Challenge
Reproduce every record below exactly as written, but leave out any pictures.

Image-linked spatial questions
☆ ☆ ☆
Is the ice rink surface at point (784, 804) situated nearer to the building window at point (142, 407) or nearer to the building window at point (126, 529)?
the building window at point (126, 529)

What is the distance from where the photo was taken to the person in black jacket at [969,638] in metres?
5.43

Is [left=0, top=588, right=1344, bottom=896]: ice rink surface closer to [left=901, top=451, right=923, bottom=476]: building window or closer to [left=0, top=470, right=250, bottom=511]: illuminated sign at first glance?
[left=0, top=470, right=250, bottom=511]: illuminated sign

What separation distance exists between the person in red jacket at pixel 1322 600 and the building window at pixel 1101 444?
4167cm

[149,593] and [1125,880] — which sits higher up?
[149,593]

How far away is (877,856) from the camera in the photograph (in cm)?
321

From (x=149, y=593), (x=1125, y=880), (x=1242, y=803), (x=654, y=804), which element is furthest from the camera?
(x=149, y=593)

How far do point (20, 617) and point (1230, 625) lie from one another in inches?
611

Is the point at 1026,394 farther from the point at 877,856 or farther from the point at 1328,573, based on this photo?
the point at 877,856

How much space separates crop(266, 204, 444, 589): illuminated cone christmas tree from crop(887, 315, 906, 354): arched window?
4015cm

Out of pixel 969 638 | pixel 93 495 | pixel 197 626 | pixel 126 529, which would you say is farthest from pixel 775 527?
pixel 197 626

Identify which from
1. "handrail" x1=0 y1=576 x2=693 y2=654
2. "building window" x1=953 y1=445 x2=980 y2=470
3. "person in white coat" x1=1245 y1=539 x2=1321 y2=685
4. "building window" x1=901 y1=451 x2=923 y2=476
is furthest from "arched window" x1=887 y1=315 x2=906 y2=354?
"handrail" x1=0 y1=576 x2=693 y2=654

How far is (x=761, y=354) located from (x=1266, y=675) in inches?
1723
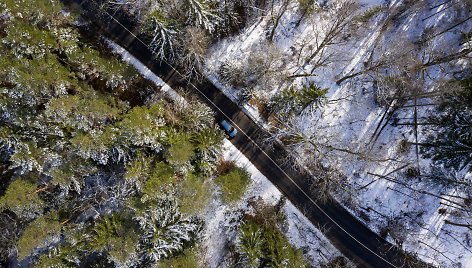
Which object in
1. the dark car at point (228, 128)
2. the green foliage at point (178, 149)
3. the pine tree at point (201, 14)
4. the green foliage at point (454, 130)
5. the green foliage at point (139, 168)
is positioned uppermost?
the green foliage at point (454, 130)

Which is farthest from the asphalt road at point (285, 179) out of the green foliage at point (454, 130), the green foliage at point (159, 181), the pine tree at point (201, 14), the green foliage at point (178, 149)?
the green foliage at point (454, 130)

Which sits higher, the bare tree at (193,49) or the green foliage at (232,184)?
the bare tree at (193,49)

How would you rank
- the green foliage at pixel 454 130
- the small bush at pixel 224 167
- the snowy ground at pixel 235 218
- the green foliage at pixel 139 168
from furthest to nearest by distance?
the snowy ground at pixel 235 218 → the small bush at pixel 224 167 → the green foliage at pixel 454 130 → the green foliage at pixel 139 168

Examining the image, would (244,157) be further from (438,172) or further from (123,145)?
(438,172)

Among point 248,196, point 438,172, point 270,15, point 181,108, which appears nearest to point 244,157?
point 248,196

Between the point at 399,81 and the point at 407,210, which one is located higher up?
the point at 399,81

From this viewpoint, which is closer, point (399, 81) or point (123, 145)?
point (123, 145)

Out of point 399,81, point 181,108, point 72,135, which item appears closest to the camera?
point 72,135

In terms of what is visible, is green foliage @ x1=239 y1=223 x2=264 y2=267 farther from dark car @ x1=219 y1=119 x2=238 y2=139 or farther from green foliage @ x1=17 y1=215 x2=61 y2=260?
green foliage @ x1=17 y1=215 x2=61 y2=260

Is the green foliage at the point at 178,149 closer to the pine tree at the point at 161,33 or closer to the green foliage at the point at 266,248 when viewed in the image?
the pine tree at the point at 161,33
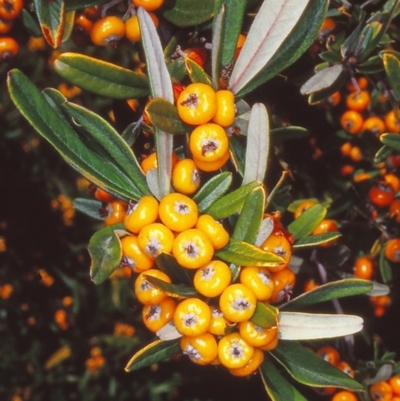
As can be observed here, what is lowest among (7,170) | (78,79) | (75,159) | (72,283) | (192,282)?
(72,283)

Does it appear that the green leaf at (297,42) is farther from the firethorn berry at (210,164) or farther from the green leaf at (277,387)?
the green leaf at (277,387)

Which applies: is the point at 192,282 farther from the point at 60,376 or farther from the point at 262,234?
the point at 60,376

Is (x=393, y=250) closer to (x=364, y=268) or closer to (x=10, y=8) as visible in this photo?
(x=364, y=268)

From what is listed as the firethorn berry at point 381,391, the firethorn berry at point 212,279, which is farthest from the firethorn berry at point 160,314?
the firethorn berry at point 381,391

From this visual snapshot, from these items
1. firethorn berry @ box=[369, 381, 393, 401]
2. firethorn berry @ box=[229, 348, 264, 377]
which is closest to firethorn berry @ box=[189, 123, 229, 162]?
firethorn berry @ box=[229, 348, 264, 377]

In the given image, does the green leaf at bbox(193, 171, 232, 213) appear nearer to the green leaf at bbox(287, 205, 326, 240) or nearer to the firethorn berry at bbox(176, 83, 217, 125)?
the firethorn berry at bbox(176, 83, 217, 125)

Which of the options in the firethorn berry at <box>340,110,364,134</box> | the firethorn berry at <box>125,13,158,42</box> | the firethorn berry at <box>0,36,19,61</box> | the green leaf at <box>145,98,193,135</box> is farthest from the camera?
the firethorn berry at <box>340,110,364,134</box>

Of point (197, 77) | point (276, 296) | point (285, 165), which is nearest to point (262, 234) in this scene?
point (276, 296)

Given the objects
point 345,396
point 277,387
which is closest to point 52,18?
point 277,387

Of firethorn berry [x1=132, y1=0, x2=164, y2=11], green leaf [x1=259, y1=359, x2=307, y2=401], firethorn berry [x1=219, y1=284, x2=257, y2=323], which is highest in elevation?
firethorn berry [x1=132, y1=0, x2=164, y2=11]
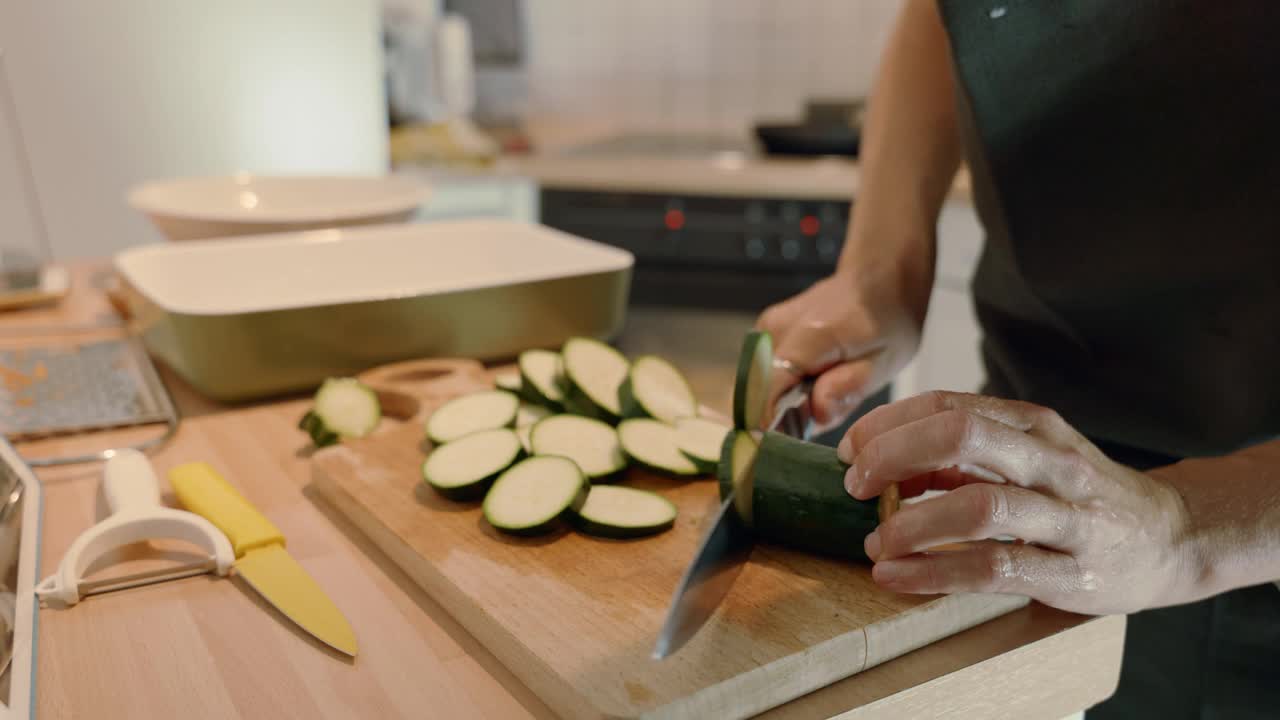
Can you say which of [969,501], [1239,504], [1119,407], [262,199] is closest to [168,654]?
[969,501]

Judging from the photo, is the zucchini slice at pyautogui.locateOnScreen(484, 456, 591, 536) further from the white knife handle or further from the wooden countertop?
the white knife handle

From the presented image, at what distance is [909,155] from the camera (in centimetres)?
111

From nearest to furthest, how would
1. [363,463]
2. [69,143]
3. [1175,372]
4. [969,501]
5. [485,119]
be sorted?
1. [969,501]
2. [363,463]
3. [1175,372]
4. [69,143]
5. [485,119]

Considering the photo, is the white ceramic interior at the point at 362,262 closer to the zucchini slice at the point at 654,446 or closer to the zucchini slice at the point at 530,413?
☆ ☆ ☆
Written solution
Is the ice rink surface at point (784, 804) situated nearer to the building window at point (142, 407) or nearer to the building window at point (126, 529)?
the building window at point (126, 529)

What is the distance from where the photo was taken to the person in black jacket at [969,638] in metres?
5.43

Is [left=0, top=588, right=1344, bottom=896]: ice rink surface closer to [left=901, top=451, right=923, bottom=476]: building window or closer to [left=0, top=470, right=250, bottom=511]: illuminated sign at first glance?
[left=0, top=470, right=250, bottom=511]: illuminated sign

What separation distance exists between the person in red jacket at pixel 1322 600 and the building window at pixel 1101 444?
4167cm

[149,593] and [1125,880] — which sits higher up?
[149,593]

How far away is (877,856) from the camera in the photograph (in cm)?
321

From (x=149, y=593), (x=1125, y=880), (x=1242, y=803), (x=654, y=804), which element is furthest from the camera?
(x=149, y=593)

How far do point (20, 617) and point (1230, 625) lie from one another in inches?
611

Is the point at 1026,394 farther from the point at 877,856 or farther from the point at 1328,573, based on this photo?
the point at 877,856

How much space separates crop(266, 204, 444, 589): illuminated cone christmas tree from crop(887, 315, 906, 354): arched window?
4015cm

Out of pixel 969 638 | pixel 93 495 | pixel 197 626 | pixel 126 529, which would you say is farthest from pixel 775 527?
pixel 197 626

Identify which from
1. "handrail" x1=0 y1=576 x2=693 y2=654
2. "building window" x1=953 y1=445 x2=980 y2=470
3. "person in white coat" x1=1245 y1=539 x2=1321 y2=685
4. "building window" x1=901 y1=451 x2=923 y2=476
is furthest from "arched window" x1=887 y1=315 x2=906 y2=354?
"handrail" x1=0 y1=576 x2=693 y2=654

How far is (x=761, y=354) located from (x=1266, y=675) in inches?
1723
Which object in
1. the dark car at point (228, 128)
2. the green foliage at point (178, 149)
3. the pine tree at point (201, 14)
4. the green foliage at point (454, 130)
5. the green foliage at point (139, 168)
is positioned uppermost?
the green foliage at point (454, 130)

Which is farthest from the asphalt road at point (285, 179) out of the green foliage at point (454, 130), the green foliage at point (159, 181), the pine tree at point (201, 14), the green foliage at point (178, 149)?
the green foliage at point (454, 130)

Which sits higher, the bare tree at (193,49) or the green foliage at (232,184)?
the bare tree at (193,49)

How would you rank
- the green foliage at pixel 454 130
- the small bush at pixel 224 167
- the snowy ground at pixel 235 218
- the green foliage at pixel 139 168
from furthest to nearest by distance?
the snowy ground at pixel 235 218 → the small bush at pixel 224 167 → the green foliage at pixel 454 130 → the green foliage at pixel 139 168

Examining the image, would (244,157) be further from (438,172) or further from (123,145)?
(438,172)

Among point 248,196, point 438,172, point 270,15, point 181,108, which appears nearest to point 244,157?
point 248,196

Between the point at 399,81 and the point at 407,210, which one is located higher up?
the point at 399,81

From this viewpoint, which is closer, point (399, 81) or point (123, 145)?
point (123, 145)

Out of point 399,81, point 181,108, point 72,135, which item appears closest to the camera?
point 72,135

In terms of what is visible, is green foliage @ x1=239 y1=223 x2=264 y2=267 farther from dark car @ x1=219 y1=119 x2=238 y2=139 or farther from green foliage @ x1=17 y1=215 x2=61 y2=260?
green foliage @ x1=17 y1=215 x2=61 y2=260

Is the green foliage at the point at 178,149 closer to the pine tree at the point at 161,33 or closer to the green foliage at the point at 266,248 when viewed in the image?
the pine tree at the point at 161,33
As can be observed here, what is lowest among (7,170) | (78,79) | (75,159) | (72,283) | (192,282)?
(72,283)

Does it appear that the green leaf at (297,42) is farther from the firethorn berry at (210,164) or farther from the green leaf at (277,387)?
the green leaf at (277,387)

Which applies: is the point at 192,282 farther from the point at 60,376 or farther from the point at 262,234?
the point at 60,376

Is (x=393, y=250) closer to (x=364, y=268) or closer to (x=10, y=8) as visible in this photo?
(x=364, y=268)

From what is listed as the firethorn berry at point 381,391, the firethorn berry at point 212,279, which is farthest from the firethorn berry at point 160,314?
the firethorn berry at point 381,391

From this visual snapshot, from these items
1. firethorn berry @ box=[369, 381, 393, 401]
2. firethorn berry @ box=[229, 348, 264, 377]
which is closest to firethorn berry @ box=[189, 123, 229, 162]?
firethorn berry @ box=[229, 348, 264, 377]

In the given image, does the green leaf at bbox(193, 171, 232, 213) appear nearer to the green leaf at bbox(287, 205, 326, 240) or nearer to the firethorn berry at bbox(176, 83, 217, 125)?
the firethorn berry at bbox(176, 83, 217, 125)

Which of the options in the firethorn berry at <box>340,110,364,134</box> | the firethorn berry at <box>125,13,158,42</box> | the firethorn berry at <box>0,36,19,61</box> | the green leaf at <box>145,98,193,135</box> is farthest from the camera?
the firethorn berry at <box>340,110,364,134</box>

Of point (197, 77) | point (276, 296) | point (285, 165), which is nearest to point (262, 234) in this scene?
point (276, 296)

Given the objects
point 345,396
point 277,387
which is closest to point 52,18?
point 277,387

Of firethorn berry [x1=132, y1=0, x2=164, y2=11], green leaf [x1=259, y1=359, x2=307, y2=401], firethorn berry [x1=219, y1=284, x2=257, y2=323], which is highest in elevation?
firethorn berry [x1=132, y1=0, x2=164, y2=11]
Can you say which of [969,501], [1239,504], [1119,407], [262,199] is closest to [168,654]?
[969,501]

Judging from the photo, is the zucchini slice at pyautogui.locateOnScreen(484, 456, 591, 536) further from the white knife handle or further from the wooden countertop?
the white knife handle

From the presented image, at what distance is [909,155] from the camera (in centimetres)?
111

From nearest to furthest, how would
1. [363,463]
2. [69,143]
3. [1175,372]
4. [969,501]
5. [485,119]
be sorted?
1. [969,501]
2. [363,463]
3. [1175,372]
4. [69,143]
5. [485,119]

Considering the photo, is the white ceramic interior at the point at 362,262 closer to the zucchini slice at the point at 654,446 or closer to the zucchini slice at the point at 530,413?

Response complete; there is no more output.